> [List of tasks]:
A - In the forum thread below, what did the thread's author say the title should have been instead of U.E.S.P.A.?
B - From the forum thread below, copy word for word the part that opens with the words containing "My interpretation of" and closes with "TNG (and beyond)?".

> [Text extract]:

§ §

# U.E.S.P.A. Deep Space Probe "Jupiter 2"



## Four Mad Men (Jan 26, 2004)

*U.F.P. Deep Space Probe "Jupiter 2"*

My interpretation of a Trek Jupiter 2...


----------



## Griffworks (Jun 24, 2002)

Looks kewel. Tho, if that's supposed to belong to UESPA, shouldn it have that phaser strip emitter from TNG (and beyond)? 

- - - - - - 

Jeffrey Griffin
Griffworks Shipyards
 
* * * * * *

Star Trek Scale Modeling WebRing


----------



## John P (Sep 1, 1999)

...and TNG-era windows?

For a TNG-era Jupiter-2, how about the 1701-D's captain's yacht?


----------



## Four Mad Men (Jan 26, 2004)

Yeah, mistitled thread. Should have been: U.F.P. instead of U.E.S.P.A.
I actually tried changing the title right after posting but it didn't work (althogh you can see the title change in the thread, just not the index).


----------



## Griffworks (Jun 24, 2002)

Well, then! Looks great! :thumbsup: 

- - - - - - 

Jeffrey Griffin
Griffworks Shipyards
 
* * * * * *

Star Trek Scale Modeling WebRing


----------



## Four Mad Men (Jan 26, 2004)

Thanks. Not sure why I had UESPA on my fingers. Updated picture (sorry for the overwrite), just refresh and all should be well.


----------



## John P (Sep 1, 1999)

In that case - BEAUTIFUL!


----------



## Four Mad Men (Jan 26, 2004)

Made some progress tonight and thought I'd try a few ideas out on everyone. Nothing you've not seen before on other ships, but what do you think?


----------



## Four Mad Men (Jan 26, 2004)

Last one for the night, an animation...

Simple flyby (1.26MB, Divx)

A little bit of grain and aging added in post. I had a version with film scratches but it seemed like overkill.

§ §

> [Extracted entries]:
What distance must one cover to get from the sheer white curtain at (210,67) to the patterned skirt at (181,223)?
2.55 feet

§ §

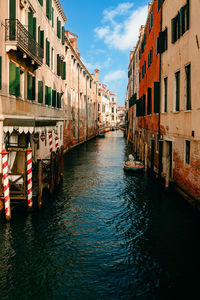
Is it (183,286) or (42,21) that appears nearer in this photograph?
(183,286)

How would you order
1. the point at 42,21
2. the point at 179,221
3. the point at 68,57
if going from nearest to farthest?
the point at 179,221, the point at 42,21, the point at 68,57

§ §

> [The answers]:
A - U.F.P.

B -
My interpretation of a Trek Jupiter 2...


----------



## Griffworks (Jun 24, 2002)

Looks kewel. Tho, if that's supposed to belong to UESPA, shouldn it have that phaser strip emitter from TNG (and beyond)?